Price Still Beats Out Personalization And Alignment with Core Values
The rise in nondiscretionary spending may also be why, despite the growing importance of personalization and values-based messaging, shoppers still care about price and convenience above all else. Consumers said their top reasons for selecting a retailer are:
- Great deals (17.3%);
- Availability of products (14.6%);
- Convenience to shop (12.7%);
- Ease of finding products at a store or on a web site (9.7%); and
- Easy checkout process (8.2%).
In comparison, only 3.7% of shoppers cited “alignment with core values” as their top reason for selecting a retailer, and just 3.3% said they were looking for a “personalized experience.” These preferences held true across lines of age or income, even among groups that are often outliers.
“We talked to 4,000+ consumers, and they ranked things like ‘I can get a great deal,’ ‘The product was there’ and ‘It was convenient’ highly,” said Stephens. “Attributes that are really around price, product and convenience have to be the baseline. Now, once you have that in place, I think [personalization and values] are a good way to differentiate from other retailers. It just can’t be what you lead with.”

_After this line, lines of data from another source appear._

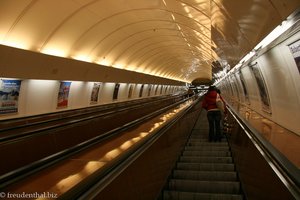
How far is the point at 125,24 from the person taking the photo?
14.9 meters

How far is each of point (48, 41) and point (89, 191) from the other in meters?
10.3

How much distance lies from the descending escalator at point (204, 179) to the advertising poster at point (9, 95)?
6967 millimetres

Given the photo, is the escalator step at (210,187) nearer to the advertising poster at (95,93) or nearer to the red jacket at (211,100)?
the red jacket at (211,100)

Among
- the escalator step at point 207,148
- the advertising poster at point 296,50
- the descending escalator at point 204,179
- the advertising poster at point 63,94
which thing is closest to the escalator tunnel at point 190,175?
the descending escalator at point 204,179

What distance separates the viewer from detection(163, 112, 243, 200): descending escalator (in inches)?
201

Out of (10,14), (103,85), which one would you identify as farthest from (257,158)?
(103,85)

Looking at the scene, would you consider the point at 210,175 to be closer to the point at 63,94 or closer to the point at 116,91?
the point at 63,94

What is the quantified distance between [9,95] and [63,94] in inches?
146

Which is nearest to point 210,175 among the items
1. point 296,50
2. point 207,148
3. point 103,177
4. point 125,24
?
point 207,148

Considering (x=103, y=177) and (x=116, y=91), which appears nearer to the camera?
(x=103, y=177)

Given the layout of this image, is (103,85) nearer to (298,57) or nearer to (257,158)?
(298,57)

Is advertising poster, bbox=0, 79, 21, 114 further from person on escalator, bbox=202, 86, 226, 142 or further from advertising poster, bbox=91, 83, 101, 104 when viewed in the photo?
person on escalator, bbox=202, 86, 226, 142

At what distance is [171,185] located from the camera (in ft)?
19.0

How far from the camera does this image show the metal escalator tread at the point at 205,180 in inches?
200
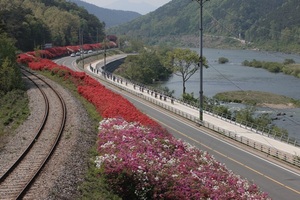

People Spend Less Time Shopping, But Don’t Blame E-Commerce
In 2017, the average person spend 20% fewer minutes shopping every week than they did in 2005 — despite having an average of 14 additional minutes of free time daily, according to the U.S. Census Bureau. However, people aren’t sitting on their couches with smartphones or laptops: consumer-oriented traffic (which includes retail, convenience and hospitality/travel) increased by 6% in April through December 2018 compared to the same period in 2017, according to Deloitte.
The reason for these shorter, potentially less lucrative trips isn’t the ubiquity of mobile shopping or a search for experiences. Instead, people are spending more day-to-day free time on relatively mundane tasks:
- Personal care, like beauty and fitness regimes;
- Household activities, like cleaning or taking care of repairs; and
- Leisure activities, like playing or watching sports.
Shorter shopping times aren’t necessarily a cause for panic: the average revenue per minute created by shoppers has been on the rise at the same time, according to Stephens. While part of this is due to inflation, it’s also cause by options like BOPIS and in-store ordering, which let shoppers make additional purchases more efficiently.
Taken together, the study’s findings indicate that economic factors are what’s driving retail’s current shifts, not the characteristics of any individual generation. Reaching shoppers based on their discretionary spending habits, rather than the preferences of their age cohort, will be the key to success going forward.
“I think retailers and people who participate in the market don’t immediately go here, but the main driver that we’re seeing in most of these behavioral shifts really is the economic portion,” said Stephens. “When you take income and then you look at nondiscretionary expenses, those two things together, that’s where you really see different spending behaviors. The Millennial that everybody talks about as being a different person is really the high-income Millennial, which is only about 5% to 7% of the overall population.”